Starting your own business as a sole proprietorship or freelancer can be intimidating. Not knowing how much money you will make regularly or how to pay for the costs of doing business let alone taxes can add more stress to our already stressful lives. Here are some of the basic facts about taxes for freelance workers and sole proprietors.
If you provide a service for customers you will likely need to fill out a form W-9 for each customer/client. Any customer that pays you more than $600 in compensation for services is required to issue you a 1099-Misc. There are some limited exceptions and a different set of rules for other non-services payments. Generally speaking, the sum of all the 1099s you receive plus your income from smaller clients who don’t issue you 1099s is your total revenue for the year.
Just like businesses, sole proprietors are taxed on every dollar of income they earn less expenses. If you own a sole proprietorship, the IRS considers that a pass-through entity. As mentioned above, your income will be reported on Form 1099s instead of W-2s. You will report your income from your sole proprietorship business on a Schedule C—a completely separate part of your Form 1040 tax return.

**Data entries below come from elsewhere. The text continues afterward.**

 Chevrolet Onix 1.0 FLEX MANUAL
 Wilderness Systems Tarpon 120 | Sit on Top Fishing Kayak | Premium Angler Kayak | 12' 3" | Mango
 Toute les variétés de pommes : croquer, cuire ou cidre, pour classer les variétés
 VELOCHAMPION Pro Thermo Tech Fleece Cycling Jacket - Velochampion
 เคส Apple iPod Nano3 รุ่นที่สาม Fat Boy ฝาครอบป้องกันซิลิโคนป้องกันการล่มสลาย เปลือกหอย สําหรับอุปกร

As a sole proprietorship, you are actually taxed on your profits, not your total revenues. That means that your expenses are important since they decrease your taxable income. Examples of expenses could include insurance, rent, office supplies, business travel costs, etc. What is or isn’t a deductible business expenses probably deserves a whole post on its own. In any case, total revenues less total expenses equals net income on your schedule C.
This net income from your Schedule C is taxed in a couple different ways. It is subject to income tax and self-employment taxes. Let’s review self-employment taxes first.

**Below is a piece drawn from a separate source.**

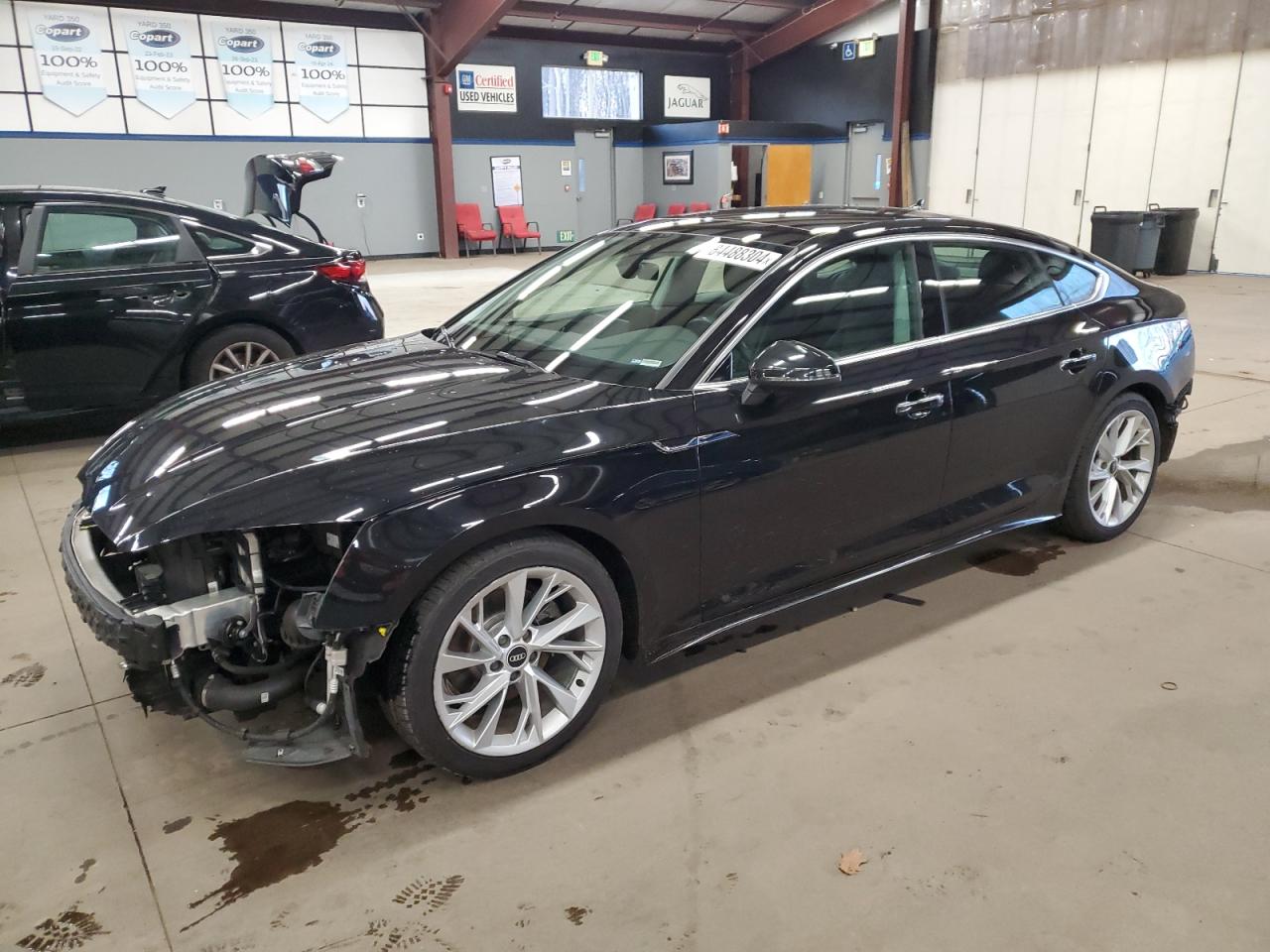 AUDI A5 PREMIUM 2021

As an employee, you not only pay income taxes, but you also pay taxes to Social Security and Medicare. You must still make these contributions as a sole proprietorship or freelancer as well. These charges are known as “self-employment taxes.” They are separate from your income tax obligations, but they are included on your income tax return. The self-employment tax rate is 15.3%. Of that, 12.4% is usually for Social Security and the other 2.9% will go to Medicare.
Employees pay about half as much as sole proprietorships to these programs because the employer will also pay half as well. However, self-employed individuals also get a tax deduction for about half of their self-employment taxes. That way, there is no “penalty” associated with being self-employed. Self-employment taxes are reported on Schedule SE, which is filed in combination with your regular income tax return.
Again, as a W-2 employee generally you have federal and state income tax withholding on each paycheck. When you own your own business, there is no one taking out taxes on a regular basis on your behalf. You are obligated to do this on your own by paying estimated taxes. One of the most common ways that sole proprietorships and freelancers get tripped up at tax time is by failing to pay their estimated tax payments throughout the year. This process involves estimating how much income you have at the end of the year and paying taxes related to that amount.
Sole proprietorships and freelancers must pay taxes four times per year (quarterly). If you are expected to owe at least $1,000 in taxes for the year, you should make estimated tax payments. Your state may also require that you make estimated tax payments as well. Estimated tax payments are due on the fifteenth day of the fourth, sixth, and ninth months of the current fiscal year and the fifteenth day of the first month of the following year.